— Start Provided passage —

Wednesday, December 23, 2015

Clustering_Factor

I attended the UKOUG conference early in December. While I was there, I went to a presentation by Chris Saxon, where he explained how Oracle decides when to use an index. The example below, which I ran in an Oracle 11.1 database, is based on what I learnt.
 
I used to believe that if a where clause only returned a small percentage of the rows in a table, Oracle would use an index if it could. Then I would be surprised whenever Oracle did not follow this rule. However, I now know that it is not as simple as this; it also depends on the clustering factor.
 
I ran the query below to look at the DBA_SEGMENTS view and show the number of rows for segments owned by SYSTEM, the total number of rows and the percentage of rows for segments owned by SYSTEM. The important point for this example is that SYSTEM owned less than 2% of the segments:
 
SQL> l
  1  select
  2  (select count(*)
  3   from dba_segments
  4   where owner = 'SYSTEM') as system,
  5  (select count(*)

— End Provided passage —
— Start Data excerpts —

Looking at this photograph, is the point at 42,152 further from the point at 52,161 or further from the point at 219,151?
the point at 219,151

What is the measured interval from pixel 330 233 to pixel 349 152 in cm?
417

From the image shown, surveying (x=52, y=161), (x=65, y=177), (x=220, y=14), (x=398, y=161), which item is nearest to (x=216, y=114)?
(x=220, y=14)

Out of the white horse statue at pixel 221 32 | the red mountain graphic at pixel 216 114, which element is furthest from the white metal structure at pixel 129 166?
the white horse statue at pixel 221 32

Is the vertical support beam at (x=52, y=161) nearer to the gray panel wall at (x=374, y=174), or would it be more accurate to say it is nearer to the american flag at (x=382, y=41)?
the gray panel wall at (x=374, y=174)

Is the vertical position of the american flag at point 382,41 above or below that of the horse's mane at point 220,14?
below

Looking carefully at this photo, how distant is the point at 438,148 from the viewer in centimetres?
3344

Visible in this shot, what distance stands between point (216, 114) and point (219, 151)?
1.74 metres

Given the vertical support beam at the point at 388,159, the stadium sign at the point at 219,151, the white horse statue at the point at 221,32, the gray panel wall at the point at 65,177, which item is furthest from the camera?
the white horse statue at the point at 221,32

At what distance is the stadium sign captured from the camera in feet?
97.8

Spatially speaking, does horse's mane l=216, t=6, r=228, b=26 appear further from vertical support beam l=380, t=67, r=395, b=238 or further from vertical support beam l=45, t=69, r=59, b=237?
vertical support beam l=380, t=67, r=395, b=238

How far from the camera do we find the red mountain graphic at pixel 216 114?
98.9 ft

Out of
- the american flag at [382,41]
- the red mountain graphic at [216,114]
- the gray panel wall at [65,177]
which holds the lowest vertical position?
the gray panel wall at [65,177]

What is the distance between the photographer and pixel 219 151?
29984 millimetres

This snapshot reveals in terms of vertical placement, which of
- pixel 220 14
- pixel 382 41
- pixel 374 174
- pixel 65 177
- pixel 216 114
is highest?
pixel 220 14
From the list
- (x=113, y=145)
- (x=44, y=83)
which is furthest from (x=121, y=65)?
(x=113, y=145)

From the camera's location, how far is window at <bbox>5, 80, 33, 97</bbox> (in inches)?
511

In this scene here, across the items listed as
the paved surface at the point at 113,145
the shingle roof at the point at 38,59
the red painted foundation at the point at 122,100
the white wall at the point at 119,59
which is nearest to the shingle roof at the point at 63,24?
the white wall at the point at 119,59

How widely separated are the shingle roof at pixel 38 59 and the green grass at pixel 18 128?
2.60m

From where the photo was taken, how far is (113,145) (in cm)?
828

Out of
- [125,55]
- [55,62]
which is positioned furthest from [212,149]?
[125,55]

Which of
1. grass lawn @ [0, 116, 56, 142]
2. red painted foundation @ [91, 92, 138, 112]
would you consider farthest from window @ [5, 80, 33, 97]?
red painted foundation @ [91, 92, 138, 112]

— End Data excerpts —

Actions to take
(a) List the quantities that the clustering factor post says its query against the DBA_SEGMENTS view was run to show.
(b) Echo the clustering factor post word for word, starting with "Clustering_Factor" and going on through "what I learnt.".

The responses
(a)
- The number of rows for segments owned by SYSTEM
- The total number of rows
- The percentage of rows for segments owned by SYSTEM

(b)
Clustering_Factor

I attended the UKOUG conference early in December. While I was there, I went to a presentation by Chris Saxon, where he explained how Oracle decides when to use an index. The example below, which I ran in an Oracle 11.1 database, is based on what I learnt.